*Extrait à lire:*
"""

Prix à la tête du client ou grille tarifaire ?
C’est une demande supplémentaire…
Cela n’a pas été chiffré…
Ce n’est pas couvert par le contrat…
Vous avez déjà entendu ce type de réponse d’un de vos prestataires ? C’est que vous n’avez pas été assez précis dans la définition de votre contrat. Dans ce cas, bonjour les avenants et les tarifs qui s’envolent en l’absence de remise en concurrence !
Une grille tarifaire normée est ce qui vous permet de parer à toutes les éventualités. Vous pourrez en outre comparer facilement le total de possession entre prestataires lors d’un appel d’offres.
Pensez à inclure également une clause de remise en concurrence régulière du prestataire pendant la durée de vie du contrat.
Pourquoi ?
Les technologies évoluent vite. Pensez au coût des premiers écrans LCD, à l’obsolescence rapide d’un appareil photo numérique, à l’équipement des premières Tesla… Ne vous engagez pas sur des coûts fixes et immuables pour dix ans. Ce serait offrir une rente sur un plateau d’argent à votre prestataire.
Prévoyez également l’évolution des usages. Si vous achetez une licence logicielle, définissez une grille de tarifs en fonction du nombre de licences.
- Si l’usage du logiciel se développe, vous pourrez anticiper l’augmentation des coûts.
- Prévoyez également la possibilité de réduire votre commande en cours de contrat si un aléa se présente : sécheresse, pandémie…
Imposez les normes à respecter
Si vous le pouvez, définissez les normes et critères de qualité à utiliser.
Si les normes évoluent rapidement dans votre secteur, utilisez le terme d’état de l’art. Votre prestataire doit fournir un service, des produits, des processus à l’état de l’art au moment de leur livraison, c’est-à-dire respectant les plus hauts niveaux de qualité disponibles.

"""

*Données de travail:*
"""

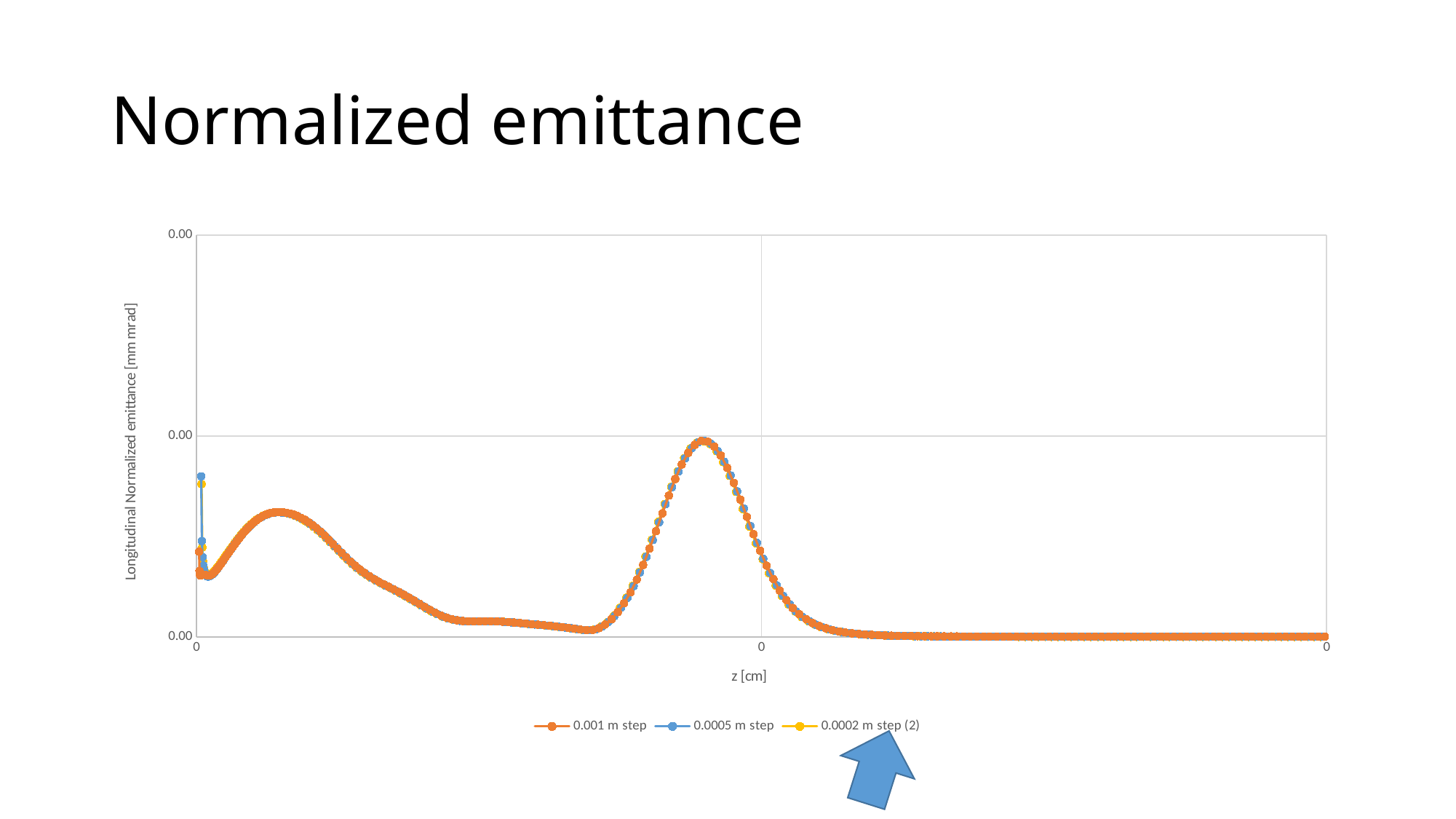
What is the title of the x axis? z [cm] After the tallest peak, does the line rise or fall toward the right edge of the chart? fall What are the three series names listed in the legend? 0.001 m step, 0.0005 m step, 0.0002 m step (2) How many series does the legend list? 3 What kind of chart is shown on the slide? line chart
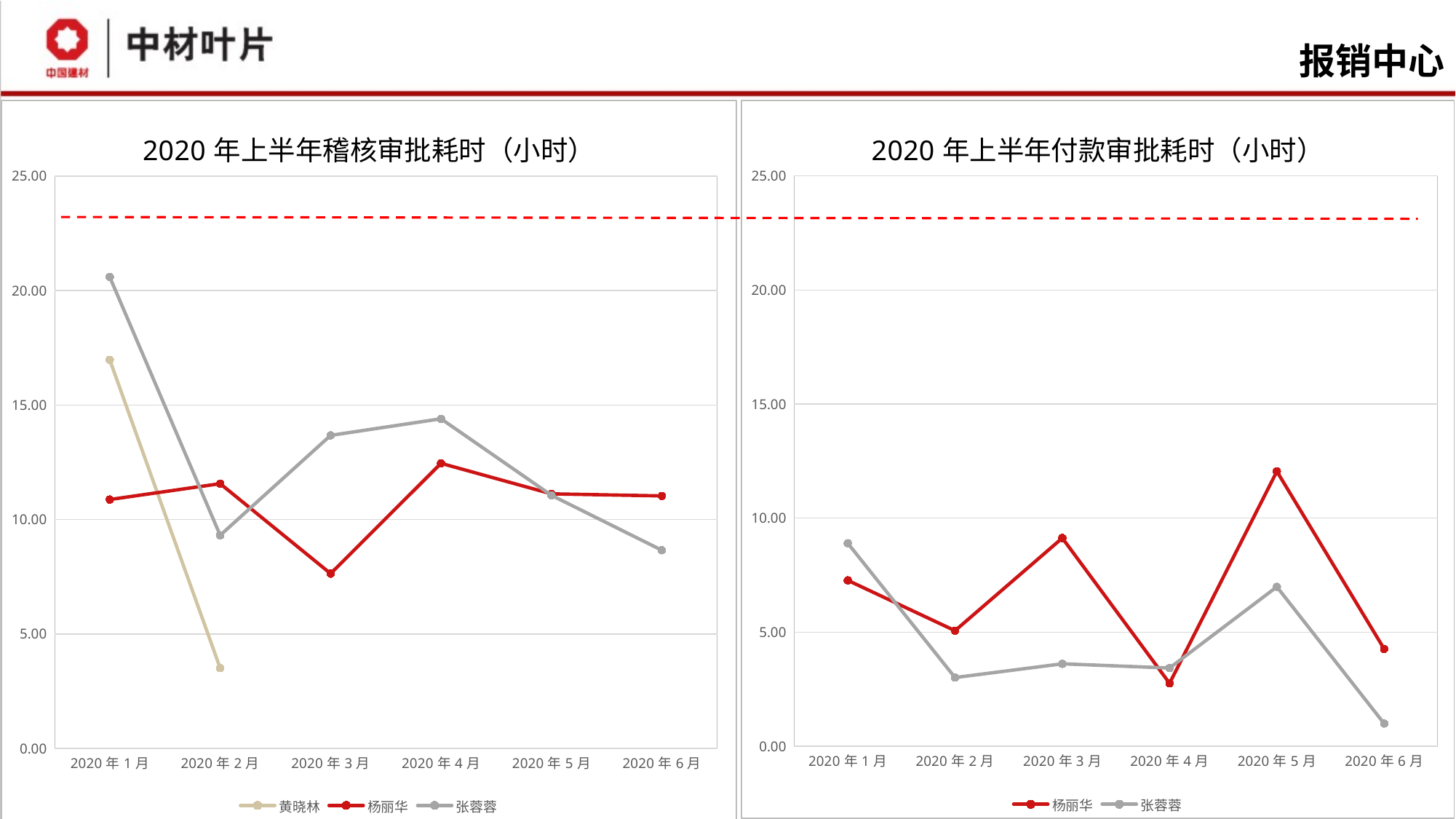
In the left chart (2020 年上半年稽核审批耗时), is the value for 张蓉蓉 in 2020 年 1 月 greater or less than 20.00? greater In the right chart (2020 年上半年付款审批耗时), is the value for 杨丽华 in 2020 年 5 月 greater or less than 10.00? greater What kind of chart is the left chart titled 2020 年上半年稽核审批耗时（小时）? line chart In the right chart (2020 年上半年付款审批耗时), in which month does 杨丽华 have the highest value? 2020 年 5 月 In the left chart (2020 年上半年稽核审批耗时), in which month does 杨丽华 have the lowest value? 2020 年 3 月 In the right chart (2020 年上半年付款审批耗时), which series has the higher value in 2020 年 3 月, 杨丽华 or 张蓉蓉? 杨丽华 How many series does the legend of the right chart (2020 年上半年付款审批耗时) list? 2 In the left chart (2020 年上半年稽核审批耗时), is the value for 黄晓林 in 2020 年 2 月 greater or less than 5.00? less In the right chart (2020 年上半年付款审批耗时), does the value for 张蓉蓉 rise or fall from 2020 年 5 月 to 2020 年 6 月? fall In the left chart (2020 年上半年稽核审批耗时), which series has the higher value in 2020 年 4 月, 杨丽华 or 张蓉蓉? 张蓉蓉 How many months are shown on the x axis of the right chart (2020 年上半年付款审批耗时)? 6 How many series does the legend of the left chart (2020 年上半年稽核审批耗时) list? 3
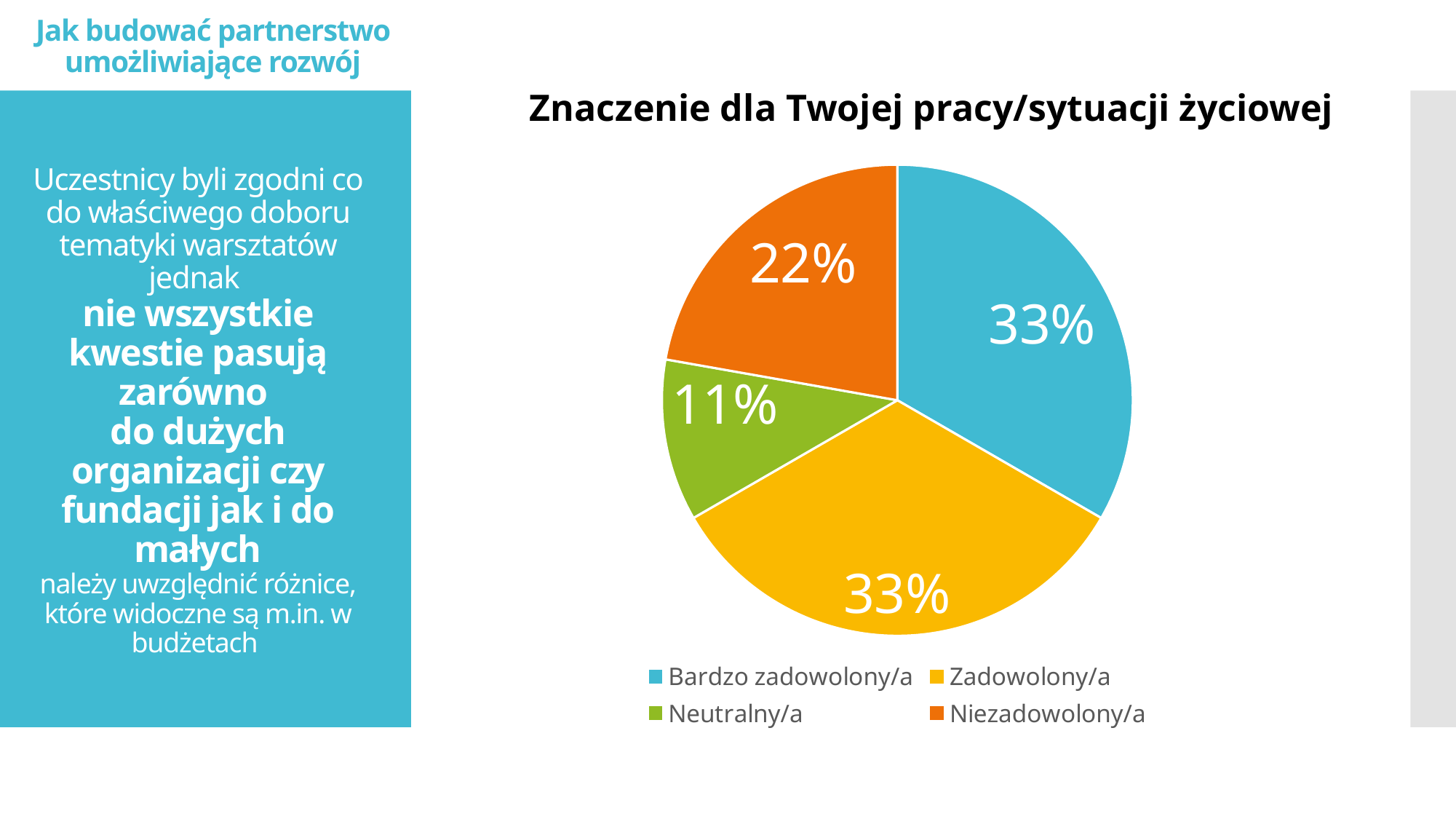
What is the difference in percentage points between the Niezadowolony/a slice and the Neutralny/a slice? 11 What kind of chart is shown on the slide? pie chart Which legend entry is shown in green? Neutralny/a What share of the pie is labelled Zadowolony/a? 33% What share of the pie is labelled Neutralny/a? 11% What share of the pie is labelled Bardzo zadowolony/a? 33% Which category has the smallest slice of the pie? Neutralny/a Which slice is larger, Niezadowolony/a or Neutralny/a? Niezadowolony/a Which slice is larger, Bardzo zadowolony/a or Niezadowolony/a? Bardzo zadowolony/a How many categories does the pie chart have? 4 What is the chart's title? Znaczenie dla Twojej pracy/sytuacji życiowej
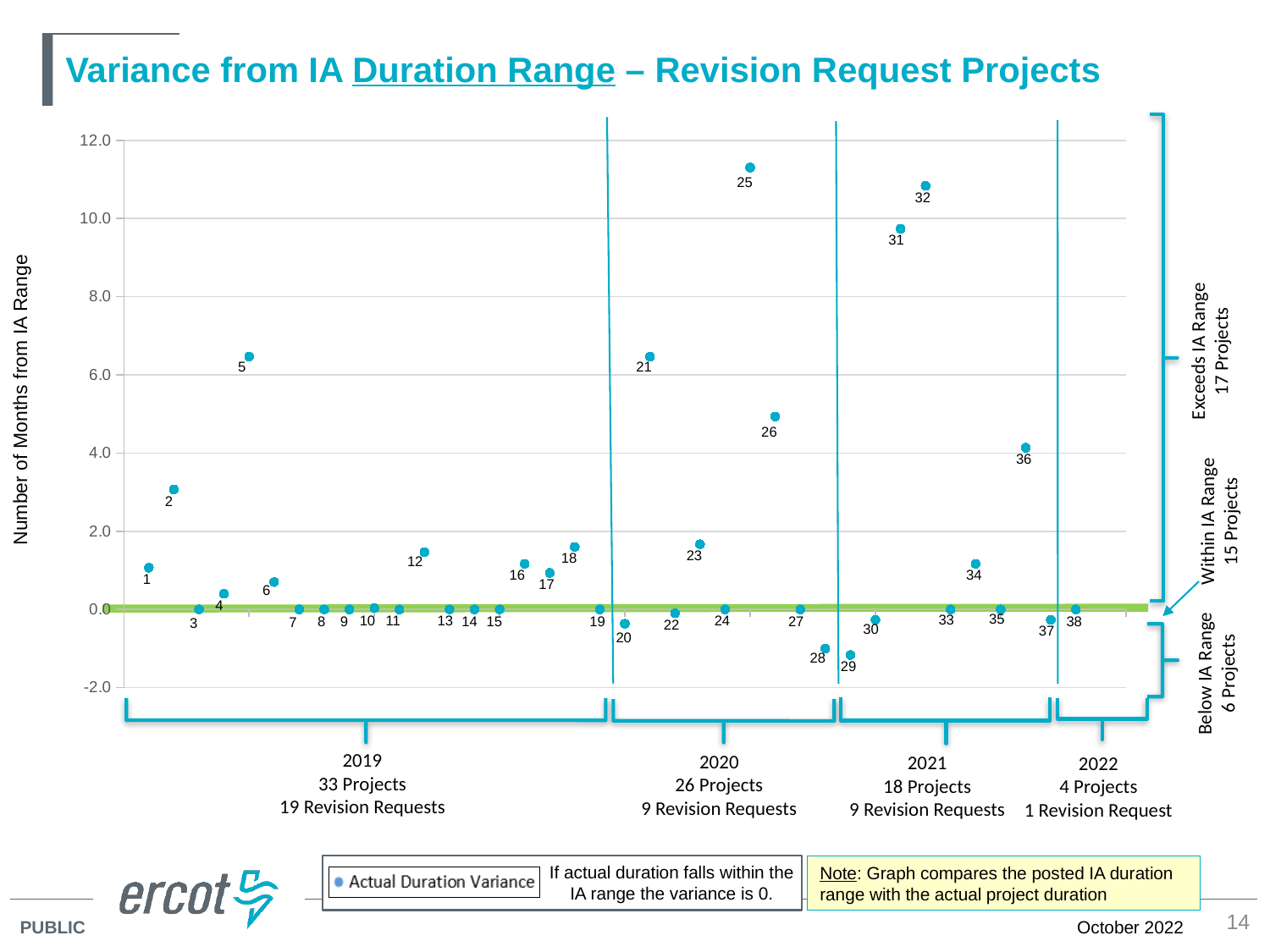
Is the value for project 26 greater or less than 6.0? less Is the value for project 31 greater or less than 10.0? less What is the variance value plotted for project 8? 0.0 Is the value for project 5 greater or less than 6.0? greater Which numbered project has the lowest variance from the IA range? 29 How many series does the legend list? 1 What type of chart is shown on the slide? scatter chart What is the title of the vertical axis? Number of Months from IA Range How many numbered project points are plotted on the chart? 38 Which numbered project has the highest variance from the IA range? 25 Which has the larger variance, project 25 or project 5? project 25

"""

*Consigne:* Recopiez, dans l'extrait sur les contrats de prestation, le passage qui va de « Prévoyez également l’évolution » jusqu'à « l’augmentation des coûts. ». Appuyez-vous uniquement sur l'extrait, sans recourir à aucune autre source.

*Réponse proposée:*
Prévoyez également l’évolution des usages. Si vous achetez une licence logicielle, définissez une grille de tarifs en fonction du nombre de licences.
- Si l’usage du logiciel se développe, vous pourrez anticiper l’augmentation des coûts.